PédophilieUn cardinal accusé de se «moquer des victimes»

Le Vatican a pris la défense lundi du cardinal australien George Pell, puissant secrétaire à l'Economie du pape, accusé de se «moquer des victimes».

Dans une déclaration à la presse, le père Federico Lombardi, porte-parole du Saint-Siège, a tenu à assurer que le cardinal australien George Pell avait «toujours» répondu à la justice de son pays. Le prélat est accusé par un expert d'une commission vaticane de lutte contre la pédophilie de se «moquer des victimes».

Interviewé dimanche par la chaîne de télévision australienne Nine, le Britannique Peter Saunders, membre de la Commission de protection des mineurs constituée par le pape, avait accusé le cardinal australien de «se moquer de cette commission, du pape, mais surtout des victimes».

Pour le père Lombardi, M. Saunders a tenu ses propos «à titre personnel», la commission «n'ayant pas pour tâche d'enquêter et de rendre des jugements spécifiques sur des cas particuliers». Peter Saunders est une ancienne victime d'actes pédophiles. Responsable en Grande-Bretagne de la «National association for people abused in childhood» (NAPAC), il a demandé que le cardinal «soit mis sur la touche et renvoyé en Australie».

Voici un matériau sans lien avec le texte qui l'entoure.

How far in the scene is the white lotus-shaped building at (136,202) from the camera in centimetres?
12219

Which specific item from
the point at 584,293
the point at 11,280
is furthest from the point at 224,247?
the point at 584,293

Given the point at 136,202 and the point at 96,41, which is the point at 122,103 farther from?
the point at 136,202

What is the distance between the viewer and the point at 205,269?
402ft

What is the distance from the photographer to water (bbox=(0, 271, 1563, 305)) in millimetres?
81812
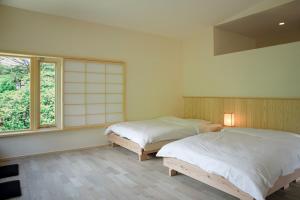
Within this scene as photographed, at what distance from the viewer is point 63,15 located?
4.12 metres

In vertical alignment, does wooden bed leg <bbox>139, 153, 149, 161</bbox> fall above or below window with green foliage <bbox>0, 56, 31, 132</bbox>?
below

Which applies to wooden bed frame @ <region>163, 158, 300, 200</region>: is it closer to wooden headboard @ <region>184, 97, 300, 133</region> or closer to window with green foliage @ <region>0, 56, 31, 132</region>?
wooden headboard @ <region>184, 97, 300, 133</region>

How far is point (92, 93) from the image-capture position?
179 inches

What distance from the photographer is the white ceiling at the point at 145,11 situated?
150 inches

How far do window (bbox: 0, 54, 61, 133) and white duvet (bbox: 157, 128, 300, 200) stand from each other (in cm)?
252

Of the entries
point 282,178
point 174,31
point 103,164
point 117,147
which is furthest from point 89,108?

«Son autorité est immense»

Selon lui, Mgr Pell a agi avec «froideur et indifférence» envers les victimes, en particulier lorsqu'il était archevêque de Sydney. «Son autorité est immense au Vatican et ce serait une grosse épine dans le pied de François s'il devait être autorisé à rester dans ses fonctions». Dans un communiqué, le secrétariat de Mgr Pell a répondu que «le cardinal n'avait d'autre choix que de consulter ses avocats» après ces déclarations «fallacieuses».

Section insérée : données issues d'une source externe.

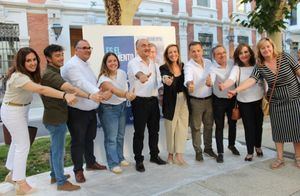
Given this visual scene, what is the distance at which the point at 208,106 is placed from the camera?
17.3ft

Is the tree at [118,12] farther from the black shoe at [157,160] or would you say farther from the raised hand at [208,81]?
the black shoe at [157,160]

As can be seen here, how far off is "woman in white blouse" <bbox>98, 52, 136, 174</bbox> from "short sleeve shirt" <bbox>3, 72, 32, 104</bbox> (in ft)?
3.20

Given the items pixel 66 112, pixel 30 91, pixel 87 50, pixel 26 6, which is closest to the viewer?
pixel 30 91

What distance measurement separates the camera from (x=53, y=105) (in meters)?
4.23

Une commission d'enquête mise en place en 2013 en Australie examine les crimes de Gerald Ridsdale, prêtre condamné pour avoir agressé une cinquantaine de garçons entre 1950 et 1980. Parmi eux, son neveu David a déclaré devant la commission s'être confié en 1993 au cardinal Pell, un ami de la famille. Selon sa déposition, George Pell lui a alors demandé ce que coûterait son silence, ce que le cardinal a catégoriquement démenti.

L'affaire fait du bruit au Vatican, aussi parce que l'énergique cardinal australien, chargé de réorganiser l'économie et les finances du Vatican, est puissant et a des ennemis dans le petit Etat.